Wedding Music
By Gabriel S. Horne

Music is the finest way to personalize your marriage vows and set the tone of your ceremony. Whether you plan to have a large formal wedding in a cathedral or a small gathering at your home, the music played before, during, and at the conclusion of the ceremony is an important part of your planning.

If you are planning a church wedding, discuss the music with your clergy member. Most churches allow the inclusion of appropriate secular or popular music, and a personal favorite might be just the thing to make your ceremony just a little bit more special. Anyone planning a church wedding will definitely have an ear toward the traditional or religious aspects and you should take full advantage of the possibilities. Find out if the church has an organ or piano on the premises. The clergy member will almost certainly be able to recommend a keyboardist with experience performing music at ceremonies. The musician will have wider range of appropriate classical and/or religious music from which to choose or will be able to perform a piece of your choice if given some time to rehearse it.

Other favored classical and traditional presentations favored include the classical guitar, the harp, the string quartet, or duos consisting of harp/flute, piano/flute, and trumpet/flute and trumpet/violin, etc.

You might also wish to have a vocalist or small vocal ensemble perform a piece with lyrics that have special meaning for you and your family. Again, the clergy member will most certainly be able to recommend a soloist or group.

Combinations of musical style are also possible. One recent wedding made the most of everything available. Although the couple opted for a very classy violin and trumpet duo for the bulk of the musical offering, there was a beautifully restored pipe organ at this colonial-era church and the instrument was utilized for two of the selections.

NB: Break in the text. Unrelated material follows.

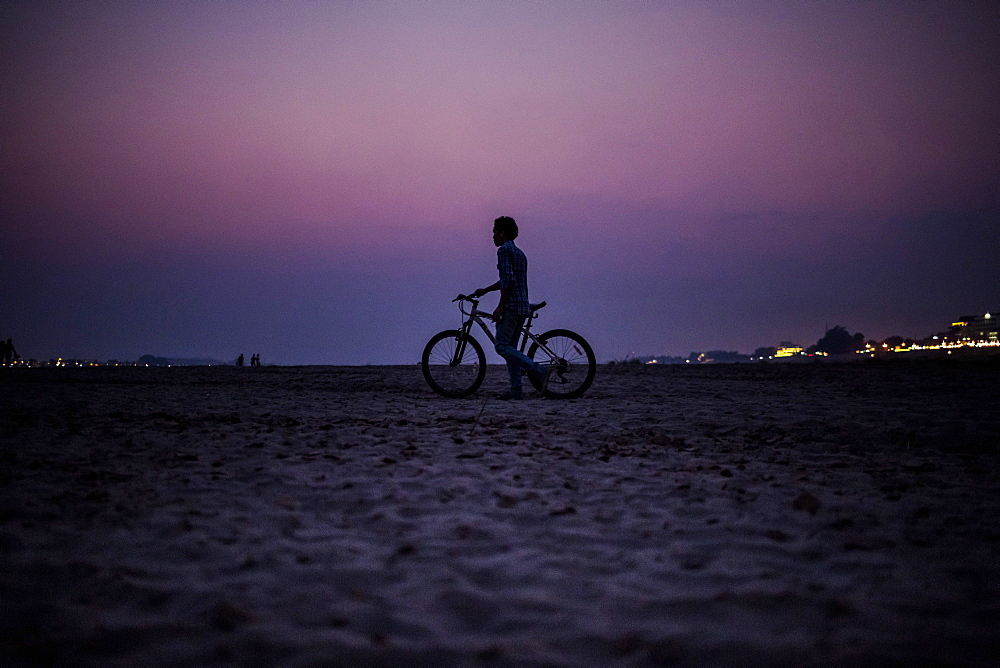 Silhouette of boy pushing a bicycle on the banks of a river at sunset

If you're being married at a private home or at the location of your reception, the options are considerably widened, limited only by the boundaries of good taste. The family piano or the piano at the hall is always a good place to start. If there's an organ available, that makes for a good combination of the traditional and the casual. Light folk music (acoustic guitars, fiddles, mandolins) is also very popular. And don't forget about pre-recording your favorite music on to a cassette. You can program the entire ceremony yourself. Just make sure you have a trusted accomplice with detailed instruction running the deck! No matter what you decide, the music for your wedding is the perfect background for your ceremony and its one area where the choice is solely in your hands.